New ways to lobby emerge, and new groups pop up as the need arises. The Australian Breakfast Cereal Industry Association, for example, was formed in the 1990s to lobby for cereal makers to be able to add vitamins and minerals to their products. It dissolved once that battle was won.
In 2006, people were shocked by revelations that members of a group called the Australian Industry Greenhouse Network, set up to represent the country’s carbon lobby, boasted to former Liberal adviser Guy Pearse they had so much influence in Canberra that they wrote federal government policy.
Just this week, a group cobbled together at the last minute by the automotive industry released an ad campaign attacking proposed changes to the fringe benefits tax regime. They had no time to prepare, given the announcements were made with little consultation.
Manufacturing Australia was established in late 2011. It is a chief executive-led group like the BCA, but it represents only nine companies.
How effective are the groups? This varies. Manufacturing Australia has already had some success; it had a hand in the formation of the federal government’s anti-dumping agency. The main issue it is pushing now is cheap domestic energy supplies.
A group spokesman says it was formed because its members felt their views were not being ”wholly represented by another number of larger industry groups”.
”We don’t want to point the finger at any one group because our companies are members of those groups too, but we’re not such a broad church. We focus on a few issues chiefly concerning manufacturers.”
Alliances come and go. The industry and retail super funds may be working together now, but this follows years of acrimony.

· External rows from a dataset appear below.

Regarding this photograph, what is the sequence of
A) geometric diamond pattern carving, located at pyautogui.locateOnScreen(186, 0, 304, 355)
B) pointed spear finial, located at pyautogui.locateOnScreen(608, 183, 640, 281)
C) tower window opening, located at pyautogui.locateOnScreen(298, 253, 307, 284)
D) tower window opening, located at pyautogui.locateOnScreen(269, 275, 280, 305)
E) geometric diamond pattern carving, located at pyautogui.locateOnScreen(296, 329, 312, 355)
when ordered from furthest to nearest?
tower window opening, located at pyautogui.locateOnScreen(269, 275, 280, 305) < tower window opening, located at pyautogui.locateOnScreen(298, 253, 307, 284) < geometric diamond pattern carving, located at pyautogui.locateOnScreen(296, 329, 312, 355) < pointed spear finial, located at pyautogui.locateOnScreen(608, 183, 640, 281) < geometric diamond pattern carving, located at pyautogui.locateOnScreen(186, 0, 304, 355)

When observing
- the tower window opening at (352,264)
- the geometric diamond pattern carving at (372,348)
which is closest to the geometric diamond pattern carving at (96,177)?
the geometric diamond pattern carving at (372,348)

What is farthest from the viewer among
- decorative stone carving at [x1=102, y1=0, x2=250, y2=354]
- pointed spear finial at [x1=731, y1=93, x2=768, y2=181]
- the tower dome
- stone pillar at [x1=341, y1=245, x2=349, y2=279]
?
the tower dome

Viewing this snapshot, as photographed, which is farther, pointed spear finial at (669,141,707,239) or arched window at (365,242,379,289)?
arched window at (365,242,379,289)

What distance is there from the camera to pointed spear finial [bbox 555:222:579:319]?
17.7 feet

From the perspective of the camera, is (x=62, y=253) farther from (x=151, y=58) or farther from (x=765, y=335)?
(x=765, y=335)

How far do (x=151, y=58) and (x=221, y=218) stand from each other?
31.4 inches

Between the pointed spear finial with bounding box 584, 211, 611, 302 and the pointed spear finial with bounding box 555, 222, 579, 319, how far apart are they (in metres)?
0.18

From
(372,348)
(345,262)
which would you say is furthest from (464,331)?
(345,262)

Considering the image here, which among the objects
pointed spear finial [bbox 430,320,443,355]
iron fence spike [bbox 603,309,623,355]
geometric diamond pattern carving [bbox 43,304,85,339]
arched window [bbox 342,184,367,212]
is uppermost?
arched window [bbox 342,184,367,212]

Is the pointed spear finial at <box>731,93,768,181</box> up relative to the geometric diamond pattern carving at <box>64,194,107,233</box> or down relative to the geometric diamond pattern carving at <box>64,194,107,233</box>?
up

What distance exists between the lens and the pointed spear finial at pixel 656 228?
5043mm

Late last year, Council of Small Business of Australia chief executive Peter Strong phoned the BCA’s Jennifer Westacott to suggest they start talking – something they had rarely done – believing they could achieve more if they worked together.
”We decided to have a theme for the first six months of this year, and the theme being Big and Small Working Together,” he says.

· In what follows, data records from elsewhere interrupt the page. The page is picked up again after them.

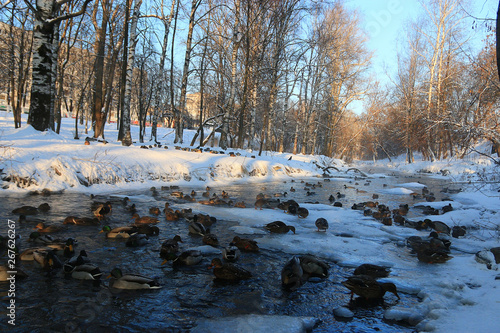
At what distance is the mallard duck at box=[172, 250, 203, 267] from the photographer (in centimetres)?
382

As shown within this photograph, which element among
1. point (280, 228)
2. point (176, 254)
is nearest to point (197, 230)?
point (176, 254)

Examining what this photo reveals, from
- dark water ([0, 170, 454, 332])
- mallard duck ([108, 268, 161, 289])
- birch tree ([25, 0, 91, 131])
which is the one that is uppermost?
birch tree ([25, 0, 91, 131])

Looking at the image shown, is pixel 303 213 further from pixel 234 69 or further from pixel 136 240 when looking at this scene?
pixel 234 69

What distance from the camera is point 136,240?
4.45m

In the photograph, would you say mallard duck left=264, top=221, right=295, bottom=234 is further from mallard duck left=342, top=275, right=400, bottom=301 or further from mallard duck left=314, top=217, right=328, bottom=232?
mallard duck left=342, top=275, right=400, bottom=301

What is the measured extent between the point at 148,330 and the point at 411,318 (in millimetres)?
2423

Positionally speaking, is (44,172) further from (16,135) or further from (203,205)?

But there’s always a risk of upsetting another group when new alliances form, because turf is vigorously defended. The move by the Council of Small Business and the BCA to work together did not go unnoticed by the ACCI.
”They like to see themselves as representing big and small businesses, I don’t think they like anyone else doing it,” an insider says.

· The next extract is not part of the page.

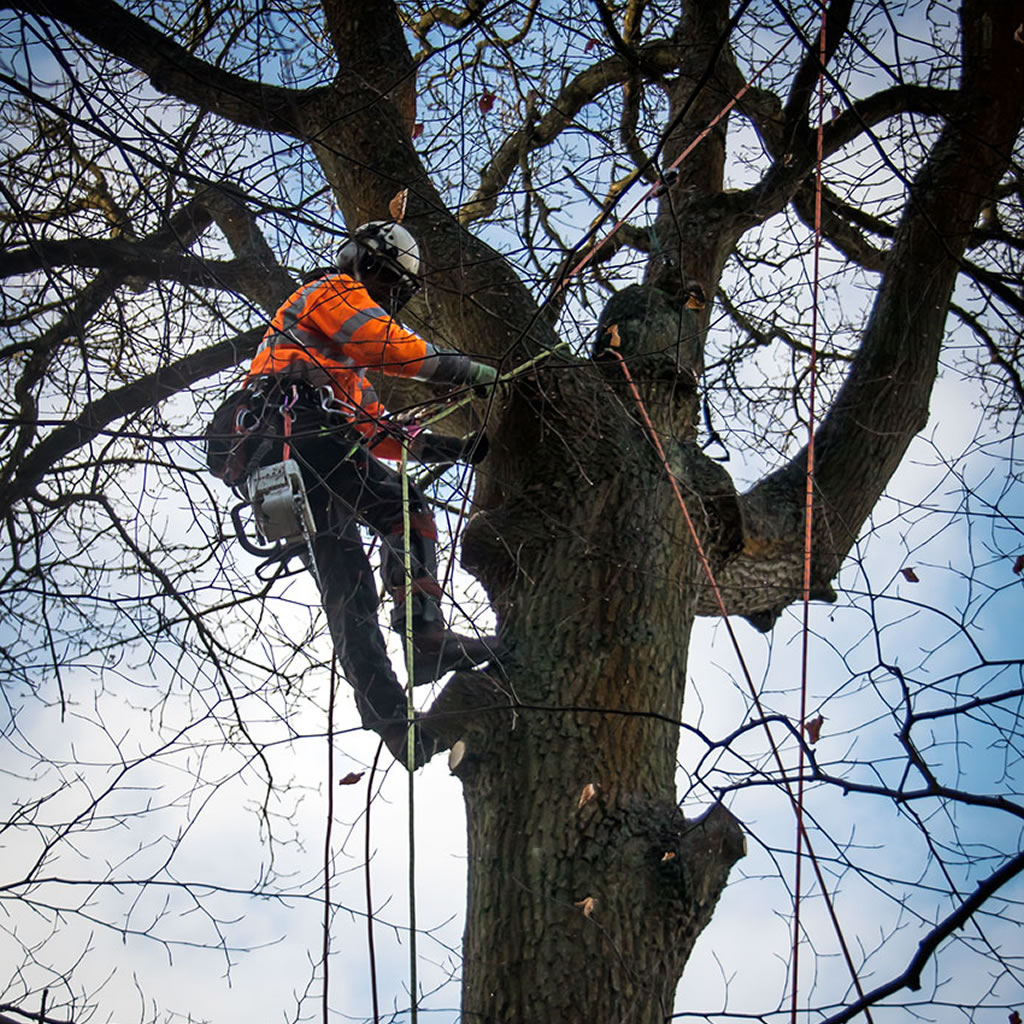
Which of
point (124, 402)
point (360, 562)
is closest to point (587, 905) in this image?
point (360, 562)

The oldest of the business lobbies have existed for more than half a century. The Australian Bankers’ Association, for example, was established in the late 1940s to oppose the Chifley government’s proposal to nationalise the banking system.
ACCI’s roots go back 170 years to the early chambers of commerce founded in the 19th century. A more recent ancestor was the Confederation of of Australian Industry, formed in 1977, which led the fight against compulsory super in the 1980s and 1990s.
The BCA was formed in 1983. Based in Melbourne with offices in Sydney and Canberra, its invitation-only members include the chief executives of 100 of the largest corporations operating in Australia: the big four banks, global investment banks such as Goldman Sachs, JPMorgan, Deutsche Bank and UBS, foreign energy companies such as ExxonMobil and Shell, BHP Billiton and Rio Tinto, as well as Microsoft, News Limited, McDonald’s, Wesfarmers and Woolworths.
The younger groups include ISN, which is just seven years old. ”Six or so years ago, industry super funds had no real presence in Canberra,” ISN director David Whiteley says. ”When we first went to see ministers and shadow ministers, the response we got back was, ‘Look, we occasionally see someone from industry super but by and large we only know about you from your television advertising, and because the retail funds come here and complain about you.’ So we realised that we had a responsibility to make sure that politicians and policymakers could hear our views directly.”
If the response to the super industry’s threat of a campaign is any guide, the policymakers can hear them loud and clear.